**EXERCISE REQUIREMENTS:** From the incremental-patterns text below, write out again the part starting with "Configure the SQL" and going on through "(inserts + updates).", replacing "incremental filter" with "incremental predicate".

**DOCUMENT TEXT:**
——

Skip to main content

Incremental patterns for near real-time data

This section covers three core incremental patterns for achieving near real-time data freshness:

  1. Incremental MERGE from append-only tables
  2. CDC with Snowflake Streams
  3. Microbatch for large time-series tables
Snowflake-specific pattern

Some patterns on this guide uses Snowflake-specific features. Other warehouses have similar features with different implementations. Refer to the additional resources section for adapter-specific documentation.

Pattern 1: Incremental MERGE from append-only tables

This pattern uses the merge incremental strategy to upsert (insert + update) new and updated rows into a target table. Most data platforms support the merge strategy. See the supported incremental strategies by adapter for details.

"Append-only tables" refers to a data pattern where source data continuously receives new rows without updates or deletes.

When to use the merge strategy

Use this pattern when raw events continuously land into a staging table and you want a near real-time fact table updated every few minutes.

Example model

In this example, assume you have raw events continuously landing into raw.events (using Snowpipe, Databricks Auto Loader, Kafka, or a similar ingestion mechanism) and you're looking for a near real‑time fact table analytics.fct_events updated every few minutes.

Configure the SQL model with the following settings:

  • Use the incremental filter to only scan rows newer than the latest timestamp already in the target.
  • Use incremental_strategy='merge' with unique_key=event_id to give you idempotent upserts (inserts + updates).
  • Cluster by date using cluster_by=['event_date'] helps with query pruning during MERGE operations (syntax varies by warehouse).
  • Run the model every few minutes to achieve a freshness service level agreement (SLA) measured in minutes, depending on ingestion and job scheduling.

The following example uses Snowflake SQL syntax (:: type casting, timestamp_ntz, cluster_by config). Make sure you adapt the SQL and clustering syntax for your warehouse.

——

**ROWS:**

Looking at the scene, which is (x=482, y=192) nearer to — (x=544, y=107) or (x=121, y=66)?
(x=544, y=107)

——

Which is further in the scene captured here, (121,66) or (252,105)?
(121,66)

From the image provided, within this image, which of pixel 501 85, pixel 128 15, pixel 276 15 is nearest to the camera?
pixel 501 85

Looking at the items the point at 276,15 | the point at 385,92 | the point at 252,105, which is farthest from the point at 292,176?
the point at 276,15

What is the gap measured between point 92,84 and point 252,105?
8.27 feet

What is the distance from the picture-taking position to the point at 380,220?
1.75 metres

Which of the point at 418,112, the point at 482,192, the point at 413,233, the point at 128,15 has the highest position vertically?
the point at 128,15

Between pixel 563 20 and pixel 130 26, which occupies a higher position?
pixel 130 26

——

**RESULT OF THIS TASK:**
Configure the SQL model with the following settings:

  • Use the incremental predicate to only scan rows newer than the latest timestamp already in the target.
  • Use incremental_strategy='merge' with unique_key=event_id to give you idempotent upserts (inserts + updates).